0

I have a bucket bucket_a and trying to copy the content of this bucket into another bucket bucket_b but it is taking huge time to copy the objects from a folder folder_a of bucket bucket_a to folder_a of bucket bucket_b as there are nearly 9k objects in each folder with size 600MB each and I have 20 folders like that.

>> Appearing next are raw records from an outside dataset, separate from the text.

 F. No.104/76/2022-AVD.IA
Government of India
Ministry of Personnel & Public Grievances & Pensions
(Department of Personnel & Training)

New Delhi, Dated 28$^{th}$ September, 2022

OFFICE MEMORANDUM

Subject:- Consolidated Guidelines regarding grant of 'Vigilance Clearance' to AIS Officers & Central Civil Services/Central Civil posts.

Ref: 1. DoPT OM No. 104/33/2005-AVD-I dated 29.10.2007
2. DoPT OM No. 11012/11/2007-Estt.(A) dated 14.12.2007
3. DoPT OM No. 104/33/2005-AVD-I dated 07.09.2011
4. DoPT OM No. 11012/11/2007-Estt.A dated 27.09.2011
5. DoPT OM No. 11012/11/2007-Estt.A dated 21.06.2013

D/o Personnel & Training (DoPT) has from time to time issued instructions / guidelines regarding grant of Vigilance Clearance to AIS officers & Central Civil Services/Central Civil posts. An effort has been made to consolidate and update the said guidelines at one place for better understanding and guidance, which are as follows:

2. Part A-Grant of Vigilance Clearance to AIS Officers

I tried accelerate option of bucket and used cp command of aws cli and it looks like it will take another 2-3 days to copy the contents.

John Rotenstein
  • 241,921
  • 22
  • 380
  • 470
VIPIN KUMAR
  • 3,019
  • 1
  • 23
  • 34
  • did you try aws sync command? – dassum May 14 '19 at 15:38
  • aws s3 sync s3://from_my_bucket s3://to_my_other_bucket – dassum May 14 '19 at 15:45
  • Are the buckets in the same region? – John Rotenstein May 14 '19 at 23:49
  • You could run the `sync` command for each folder simultaneously (in separate CLI sessions) so that the folders copy in parallel. Also, running the `sync` command from an Amazon EC2 instance in the same region might speed it up a bit. (While the data moves directly between buckets without being downloaded, the API calls might go faster.) – John Rotenstein May 14 '19 at 23:52
  • @JohnRotenstein - I did a testing on 30GB folder with 20 files in it using `sync` and `cp` and didn't find any difference in file transfer and buckets are in same region. – VIPIN KUMAR May 16 '19 at 12:30
  • @dassum - I tried the `sync` command the way you mentioned but got same result like `cp` – VIPIN KUMAR May 16 '19 at 13:15
  • @VIPINKUMAR Did you try running several `sync` commands at the same time (in separate Terminal windows), with each one doing a different folder? – John Rotenstein May 16 '19 at 21:53

1 Answers1

0

One way to speed up this kind of transfer is to ensure the role you are using for the transfer is allowed to read the source bucket and write the destination bucket. When the role and bucket policies are setup correctly you can prevent the data from traversing outside of AWS servers. This enables much faster transfer times and saves your own data usage.

See: https://aws.amazon.com/premiumsupport/knowledge-center/copy-s3-objects-account/ and https://docs.aws.amazon.com/cli/latest/userguide/cli-configure-profiles.html

Another way to speed up the transfer is to tweak some of the settings used during the copy. You can specify the chunk size, how many threads can be doing transfers simultaneously, and other settings. See: https://docs.aws.amazon.com/cli/latest/topic/s3-config.html

You probably want to use at least 4-10 max_concurrent_requests (number of threads) and increase the multipart_chunksize from the default to something based on your available memory and how many concurrent requests you will allow.

I found the aws cli tool is able to consume basically all of your CPU and memory, so you need to be careful how you set this up.